Morris Young smiles. When happy, his pocked, orange-brown face seems gently rounded, casting warm beams of sunlight on anybody nearby. When angry, the same face is all hard planes and square corners and final judgments. His hair is sparse and gray; his reddish eyes are no longer sharp, even aided by his thick glasses; his lips are insolently protrusive, although he is as humble as they come. Though large of girth, he wears nothing in public but vested suits of dark wool, white shirts, and dark ties, a throwback to an earlier generation of preachers. He is in his early seventies, but possessed of all the evangelizing energy of the era of “muscular” Christianity. He is the pastor of Temple Baptist Church, probably the most powerful institution of the darker nation’s battered outpost in the divided city of Elm Harbor, which makes him, by many accounts, the most influential black man in town.

He is also, with the possible exception of my colleague Rob Saltpeter, the finest man it is my privilege to know. Which is why, last summer, mired in depression over the state of my marriage, I chose him for my counselor. And why I have decided I need to see him again.

Last weekend, I returned from Washington to face a buzz saw:
It’s not enough for you to lust after my sister, you have to spend the night with your fat slut of a cousin!
Evidently, somebody saw me going upstairs with Sally and told somebody else who told somebody else, the word reaching Elm Harbor in less than half a day. And, like every married man in America who has found himself in this situation, I raised my palms for peace and insisted,
Nothing happened, darling, I promise
—which in my case happens to be true. Kimmer was quite unappeased:
So what? Everybody thinks something did, Misha, and that’s almost as bad!
I was stung by the realization that Kimmer is less concerned about what I might have done than by what people believe I might have done; that my wife, who long ago liberated me from the stultifying prison of my parents’ expectations, has locked me away in the tight dungeon of her own.

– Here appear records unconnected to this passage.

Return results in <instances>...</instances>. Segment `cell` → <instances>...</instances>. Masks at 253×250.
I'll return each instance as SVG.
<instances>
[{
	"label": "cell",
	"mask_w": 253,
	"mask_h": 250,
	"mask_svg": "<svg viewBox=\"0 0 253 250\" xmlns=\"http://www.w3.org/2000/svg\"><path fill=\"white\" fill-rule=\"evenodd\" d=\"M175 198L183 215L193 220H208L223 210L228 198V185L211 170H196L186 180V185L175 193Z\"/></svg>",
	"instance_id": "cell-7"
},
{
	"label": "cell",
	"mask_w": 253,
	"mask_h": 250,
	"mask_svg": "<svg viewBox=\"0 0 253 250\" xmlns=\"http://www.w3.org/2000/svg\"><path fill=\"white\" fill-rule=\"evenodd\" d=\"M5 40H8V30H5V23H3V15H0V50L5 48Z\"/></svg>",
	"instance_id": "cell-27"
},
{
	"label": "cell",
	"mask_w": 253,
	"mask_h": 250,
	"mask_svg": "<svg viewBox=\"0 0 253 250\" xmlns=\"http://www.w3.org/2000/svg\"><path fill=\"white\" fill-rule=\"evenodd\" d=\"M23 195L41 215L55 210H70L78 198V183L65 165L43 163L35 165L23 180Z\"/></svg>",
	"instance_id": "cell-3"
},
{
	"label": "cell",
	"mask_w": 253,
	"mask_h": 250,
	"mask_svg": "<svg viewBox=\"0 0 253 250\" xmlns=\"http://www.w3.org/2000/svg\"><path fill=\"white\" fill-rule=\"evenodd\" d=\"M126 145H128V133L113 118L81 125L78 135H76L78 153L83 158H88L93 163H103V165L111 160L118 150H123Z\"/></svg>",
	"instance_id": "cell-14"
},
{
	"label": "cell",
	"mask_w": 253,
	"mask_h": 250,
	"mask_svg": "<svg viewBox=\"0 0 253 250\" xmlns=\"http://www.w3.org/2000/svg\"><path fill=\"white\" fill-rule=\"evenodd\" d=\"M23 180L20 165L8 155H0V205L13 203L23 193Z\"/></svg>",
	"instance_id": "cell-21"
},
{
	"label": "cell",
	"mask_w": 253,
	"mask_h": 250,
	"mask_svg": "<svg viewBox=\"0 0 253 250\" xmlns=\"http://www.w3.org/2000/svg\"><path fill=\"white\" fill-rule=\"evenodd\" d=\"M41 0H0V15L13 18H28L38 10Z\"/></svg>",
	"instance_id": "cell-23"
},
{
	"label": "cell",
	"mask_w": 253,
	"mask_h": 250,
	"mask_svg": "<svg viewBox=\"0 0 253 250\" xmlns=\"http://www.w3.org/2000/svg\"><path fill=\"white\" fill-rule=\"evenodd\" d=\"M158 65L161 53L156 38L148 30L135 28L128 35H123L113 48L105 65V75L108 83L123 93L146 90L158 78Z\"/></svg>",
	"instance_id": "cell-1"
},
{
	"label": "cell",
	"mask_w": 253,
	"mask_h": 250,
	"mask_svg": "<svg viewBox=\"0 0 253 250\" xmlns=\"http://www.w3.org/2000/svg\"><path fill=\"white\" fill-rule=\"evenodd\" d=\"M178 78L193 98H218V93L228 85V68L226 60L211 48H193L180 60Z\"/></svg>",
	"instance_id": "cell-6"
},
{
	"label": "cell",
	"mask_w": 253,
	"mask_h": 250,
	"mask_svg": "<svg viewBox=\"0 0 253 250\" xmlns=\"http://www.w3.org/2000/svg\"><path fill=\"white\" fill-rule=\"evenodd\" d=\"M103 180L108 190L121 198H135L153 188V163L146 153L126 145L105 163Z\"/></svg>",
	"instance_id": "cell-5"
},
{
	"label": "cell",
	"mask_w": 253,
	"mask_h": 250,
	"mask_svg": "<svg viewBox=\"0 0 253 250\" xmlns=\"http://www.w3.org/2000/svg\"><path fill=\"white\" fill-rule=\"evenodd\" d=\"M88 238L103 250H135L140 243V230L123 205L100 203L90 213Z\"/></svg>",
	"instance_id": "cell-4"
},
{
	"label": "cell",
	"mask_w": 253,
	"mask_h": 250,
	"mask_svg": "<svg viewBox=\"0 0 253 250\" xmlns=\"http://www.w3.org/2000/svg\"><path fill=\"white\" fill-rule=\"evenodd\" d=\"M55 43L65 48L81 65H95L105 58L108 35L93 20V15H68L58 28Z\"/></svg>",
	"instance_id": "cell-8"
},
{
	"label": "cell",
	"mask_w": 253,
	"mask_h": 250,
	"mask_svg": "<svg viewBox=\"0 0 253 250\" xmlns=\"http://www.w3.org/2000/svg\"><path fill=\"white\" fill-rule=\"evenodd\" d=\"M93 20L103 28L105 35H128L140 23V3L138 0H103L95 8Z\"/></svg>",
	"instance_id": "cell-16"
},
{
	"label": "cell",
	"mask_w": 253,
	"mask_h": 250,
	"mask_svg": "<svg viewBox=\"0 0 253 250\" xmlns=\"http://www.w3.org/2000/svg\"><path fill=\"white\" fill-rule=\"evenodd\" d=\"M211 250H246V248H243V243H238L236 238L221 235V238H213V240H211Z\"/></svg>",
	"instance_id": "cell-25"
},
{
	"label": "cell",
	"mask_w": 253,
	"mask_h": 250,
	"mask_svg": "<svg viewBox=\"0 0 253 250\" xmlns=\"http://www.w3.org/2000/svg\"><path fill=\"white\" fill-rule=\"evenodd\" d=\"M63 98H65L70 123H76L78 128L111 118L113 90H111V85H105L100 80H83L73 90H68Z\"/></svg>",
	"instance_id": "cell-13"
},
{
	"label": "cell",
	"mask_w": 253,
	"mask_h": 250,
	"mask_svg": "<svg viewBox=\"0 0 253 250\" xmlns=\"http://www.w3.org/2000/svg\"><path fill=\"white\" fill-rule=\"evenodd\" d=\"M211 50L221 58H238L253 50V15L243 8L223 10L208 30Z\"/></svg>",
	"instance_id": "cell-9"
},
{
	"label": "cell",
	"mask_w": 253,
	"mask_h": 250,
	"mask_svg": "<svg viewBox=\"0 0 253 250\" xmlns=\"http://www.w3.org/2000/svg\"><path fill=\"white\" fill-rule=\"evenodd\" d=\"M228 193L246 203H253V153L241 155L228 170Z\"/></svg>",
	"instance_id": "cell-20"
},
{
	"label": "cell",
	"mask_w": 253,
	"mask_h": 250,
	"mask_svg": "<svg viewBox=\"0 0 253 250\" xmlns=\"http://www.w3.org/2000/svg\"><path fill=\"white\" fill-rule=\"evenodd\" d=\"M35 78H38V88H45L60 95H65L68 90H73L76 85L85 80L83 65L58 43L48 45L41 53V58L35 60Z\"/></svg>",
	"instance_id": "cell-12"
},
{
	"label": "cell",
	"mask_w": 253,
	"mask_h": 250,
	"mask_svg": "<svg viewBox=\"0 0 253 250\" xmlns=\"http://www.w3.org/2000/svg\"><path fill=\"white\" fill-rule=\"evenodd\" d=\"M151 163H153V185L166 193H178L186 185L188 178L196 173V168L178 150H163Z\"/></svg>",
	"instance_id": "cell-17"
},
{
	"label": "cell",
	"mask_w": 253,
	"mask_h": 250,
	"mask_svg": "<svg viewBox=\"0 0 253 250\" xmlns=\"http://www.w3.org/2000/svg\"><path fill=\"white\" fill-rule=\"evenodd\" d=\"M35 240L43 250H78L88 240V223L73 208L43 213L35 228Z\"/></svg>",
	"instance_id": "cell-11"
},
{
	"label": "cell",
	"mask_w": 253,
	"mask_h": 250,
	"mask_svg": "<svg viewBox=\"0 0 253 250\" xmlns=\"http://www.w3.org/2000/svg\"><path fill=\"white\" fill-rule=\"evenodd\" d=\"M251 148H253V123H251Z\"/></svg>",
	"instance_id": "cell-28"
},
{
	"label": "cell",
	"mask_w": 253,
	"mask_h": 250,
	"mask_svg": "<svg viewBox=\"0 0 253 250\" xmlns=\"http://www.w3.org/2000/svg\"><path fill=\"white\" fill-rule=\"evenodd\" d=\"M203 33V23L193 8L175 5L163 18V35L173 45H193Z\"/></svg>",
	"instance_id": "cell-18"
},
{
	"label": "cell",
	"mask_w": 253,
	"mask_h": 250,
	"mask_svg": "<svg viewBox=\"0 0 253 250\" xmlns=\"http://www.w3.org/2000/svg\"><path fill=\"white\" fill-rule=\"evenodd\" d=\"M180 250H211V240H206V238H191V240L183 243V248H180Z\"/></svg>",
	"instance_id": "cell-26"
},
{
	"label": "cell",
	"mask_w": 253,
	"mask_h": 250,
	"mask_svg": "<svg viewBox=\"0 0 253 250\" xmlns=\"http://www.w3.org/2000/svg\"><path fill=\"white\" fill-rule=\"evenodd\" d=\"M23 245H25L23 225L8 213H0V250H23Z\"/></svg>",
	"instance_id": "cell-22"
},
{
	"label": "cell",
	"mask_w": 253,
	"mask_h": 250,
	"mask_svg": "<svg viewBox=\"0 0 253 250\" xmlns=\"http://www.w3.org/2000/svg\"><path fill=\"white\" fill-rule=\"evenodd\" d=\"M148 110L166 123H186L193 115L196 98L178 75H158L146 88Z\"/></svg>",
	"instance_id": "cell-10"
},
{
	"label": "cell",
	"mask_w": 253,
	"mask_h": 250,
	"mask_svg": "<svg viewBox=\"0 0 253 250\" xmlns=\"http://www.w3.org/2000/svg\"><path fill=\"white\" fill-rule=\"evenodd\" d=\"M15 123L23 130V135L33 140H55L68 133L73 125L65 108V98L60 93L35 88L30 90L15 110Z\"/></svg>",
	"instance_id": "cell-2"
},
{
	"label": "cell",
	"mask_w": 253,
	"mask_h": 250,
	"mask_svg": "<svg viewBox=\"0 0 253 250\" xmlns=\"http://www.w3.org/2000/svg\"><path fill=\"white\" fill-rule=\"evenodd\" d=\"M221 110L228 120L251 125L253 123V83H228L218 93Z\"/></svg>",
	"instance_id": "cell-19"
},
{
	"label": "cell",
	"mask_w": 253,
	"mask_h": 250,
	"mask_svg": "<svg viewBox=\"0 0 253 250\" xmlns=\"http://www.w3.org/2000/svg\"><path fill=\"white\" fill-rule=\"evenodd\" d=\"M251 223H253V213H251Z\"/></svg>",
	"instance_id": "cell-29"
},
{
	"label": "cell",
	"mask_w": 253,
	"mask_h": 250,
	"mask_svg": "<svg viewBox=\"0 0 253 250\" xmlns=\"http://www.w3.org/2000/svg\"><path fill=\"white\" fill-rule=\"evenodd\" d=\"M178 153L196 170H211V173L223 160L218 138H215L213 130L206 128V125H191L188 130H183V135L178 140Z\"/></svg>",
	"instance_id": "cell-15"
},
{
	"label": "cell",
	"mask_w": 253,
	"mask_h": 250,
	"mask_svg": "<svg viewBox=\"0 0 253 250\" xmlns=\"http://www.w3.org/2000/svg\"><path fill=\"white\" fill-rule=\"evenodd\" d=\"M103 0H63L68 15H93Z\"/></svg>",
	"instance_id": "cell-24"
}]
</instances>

I spared Kimmer the details of the dreary denouement of my night with Sally. So I omitted, cravenly, any mention of how I sat awake half the night in the uncomfortable wooden chair, fighting the impulse to stretch out on the other bed, lest Sally wake and misinterpret the situation. I did not tell my wife that I woke abruptly in the morning, still in the same position, feeling as though I had spent the night with my body twisted in some medieval torture device, my mouth clogged and muzzy, my head pounding, the vague lust of the night before a distant, barely plausible memory. My cousin was still asleep, breathing regularly now, and in the hard glare of daylight she was just dull, overweight Sally Stillman again. I had no trouble shaking her shoulder to wake her. She was no longer witty or cute or bold: her eyes red and puffy, she was panicky and disheveled and worried about being late for work, as well as being caught by Bud, who apparently remains more present in her life than she admitted. She could not get out of the room fast enough. Her coat, unfortunately, was in the cloakroom downstairs. To cover her wrinkled gown, I loaned her my tattered Burberry, which she promised to send back by Federal Express. She spent a few minutes in the bathroom, fixing her face, as she put it, and then was gone. It remains to be seen whether she took my reputation with her.